When he spoke with investors shortly after taking office, Prime
Minister Abhisit was quite clear. Thailand continues to welcome
foreign investors and recognizes the importance of foreign investment
to the country’s ongoing industrial development.
He went on to say that the government is committed to free and fair
competition and will work to ensure that Thailand remains one of the
most desirable investment destinations in Asia by systematically
addressing issues that are of the greatest concern to investors.
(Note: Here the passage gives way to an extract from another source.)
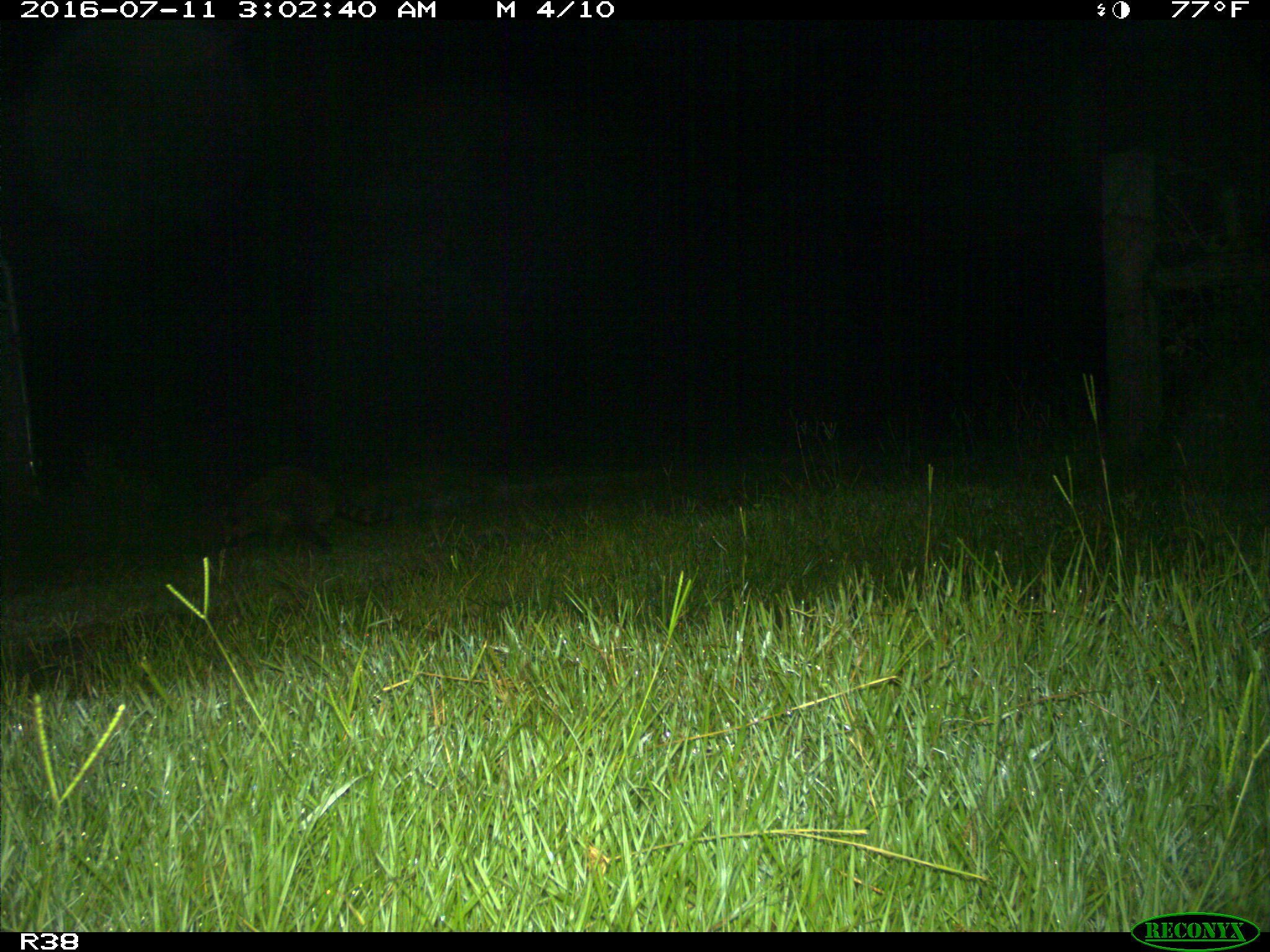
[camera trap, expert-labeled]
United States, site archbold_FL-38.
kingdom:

To underscore his commitment and to ensure that investment remains
a high priority for his government, the Prime Minister will serve as
chairman of the Board of Investment and will personally lead our
“road shows” to key markets in the EU, Japan, China, and the US, etc.
Ladies and Gentlemen:
The message I want to leave you with is that the Board of Investment
is here to serve as an effective one-stop service center or help desk for
foreign investors.
We will continue to enhance the investment environment, not only
through new or expanded tax measures and services, but by working
with investors to help resolve their problems.
I look forward to having the opportunity to work with all of you in the
near future, and I am certain that by selecting Thailand, you will be
making an investment in your future.